[Scene-based reasoning records]
────────────────────
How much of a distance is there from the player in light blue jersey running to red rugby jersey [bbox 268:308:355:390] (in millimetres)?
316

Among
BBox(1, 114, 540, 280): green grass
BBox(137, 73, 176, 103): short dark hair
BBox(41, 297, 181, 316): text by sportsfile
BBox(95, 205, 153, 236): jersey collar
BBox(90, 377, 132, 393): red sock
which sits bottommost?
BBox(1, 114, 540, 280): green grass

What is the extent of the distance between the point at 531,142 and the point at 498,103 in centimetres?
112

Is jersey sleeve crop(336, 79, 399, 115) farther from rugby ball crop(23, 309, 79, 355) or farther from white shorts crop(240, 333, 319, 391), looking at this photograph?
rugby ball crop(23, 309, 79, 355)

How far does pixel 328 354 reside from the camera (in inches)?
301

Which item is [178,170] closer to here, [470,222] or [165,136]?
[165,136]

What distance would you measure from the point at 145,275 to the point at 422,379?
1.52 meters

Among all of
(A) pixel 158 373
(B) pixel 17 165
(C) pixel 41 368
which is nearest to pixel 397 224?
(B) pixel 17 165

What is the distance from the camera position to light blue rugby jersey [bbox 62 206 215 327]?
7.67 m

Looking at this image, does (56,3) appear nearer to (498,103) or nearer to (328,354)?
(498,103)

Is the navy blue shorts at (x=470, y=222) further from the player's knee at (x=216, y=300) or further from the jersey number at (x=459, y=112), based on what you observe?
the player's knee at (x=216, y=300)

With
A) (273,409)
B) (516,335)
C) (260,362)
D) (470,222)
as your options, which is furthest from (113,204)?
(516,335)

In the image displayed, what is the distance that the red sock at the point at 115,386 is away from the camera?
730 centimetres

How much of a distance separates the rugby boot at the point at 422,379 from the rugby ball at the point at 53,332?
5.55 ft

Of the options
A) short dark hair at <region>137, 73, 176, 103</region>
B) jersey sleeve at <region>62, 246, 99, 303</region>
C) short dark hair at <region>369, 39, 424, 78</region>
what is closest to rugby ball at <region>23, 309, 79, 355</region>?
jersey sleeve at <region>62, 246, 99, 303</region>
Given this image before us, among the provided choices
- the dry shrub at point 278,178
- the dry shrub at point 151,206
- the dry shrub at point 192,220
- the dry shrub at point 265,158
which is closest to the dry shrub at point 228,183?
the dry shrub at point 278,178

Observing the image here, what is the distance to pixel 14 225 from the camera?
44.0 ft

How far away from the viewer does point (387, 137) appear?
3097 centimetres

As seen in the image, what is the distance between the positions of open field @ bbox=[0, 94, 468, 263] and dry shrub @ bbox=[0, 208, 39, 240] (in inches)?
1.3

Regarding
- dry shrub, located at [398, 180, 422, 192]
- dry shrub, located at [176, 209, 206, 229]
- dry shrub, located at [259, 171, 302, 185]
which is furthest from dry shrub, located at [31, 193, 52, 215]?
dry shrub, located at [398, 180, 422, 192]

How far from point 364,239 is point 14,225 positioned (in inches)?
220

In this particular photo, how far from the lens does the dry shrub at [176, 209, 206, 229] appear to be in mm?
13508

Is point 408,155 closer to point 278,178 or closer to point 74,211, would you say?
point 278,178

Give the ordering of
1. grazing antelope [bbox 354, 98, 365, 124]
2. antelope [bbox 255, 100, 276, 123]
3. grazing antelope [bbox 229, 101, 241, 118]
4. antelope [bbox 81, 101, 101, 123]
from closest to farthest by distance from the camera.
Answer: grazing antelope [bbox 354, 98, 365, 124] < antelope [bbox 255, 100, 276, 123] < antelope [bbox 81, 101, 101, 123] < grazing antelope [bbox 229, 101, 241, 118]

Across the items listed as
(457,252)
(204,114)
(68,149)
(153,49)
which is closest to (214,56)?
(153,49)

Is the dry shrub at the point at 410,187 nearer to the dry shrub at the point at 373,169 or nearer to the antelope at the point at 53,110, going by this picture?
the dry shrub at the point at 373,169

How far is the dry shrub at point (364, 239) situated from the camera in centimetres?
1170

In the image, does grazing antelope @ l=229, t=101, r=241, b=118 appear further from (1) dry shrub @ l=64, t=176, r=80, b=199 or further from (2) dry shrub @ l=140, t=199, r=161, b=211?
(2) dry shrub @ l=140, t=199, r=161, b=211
────────────────────
Give back exactly the lines from the line holding "Across the items listed as" through the last line of the listing, including both.

Across the items listed as
(457,252)
(204,114)
(68,149)
(153,49)
which is closest to (214,56)?
(153,49)

Is the dry shrub at the point at 410,187 nearer to the dry shrub at the point at 373,169 or nearer to the antelope at the point at 53,110, going by this picture?
the dry shrub at the point at 373,169

How far is the dry shrub at point (364, 239) situated from the camera in centimetres?
1170

In the image, does grazing antelope @ l=229, t=101, r=241, b=118 appear further from (1) dry shrub @ l=64, t=176, r=80, b=199 or further from (2) dry shrub @ l=140, t=199, r=161, b=211?
(2) dry shrub @ l=140, t=199, r=161, b=211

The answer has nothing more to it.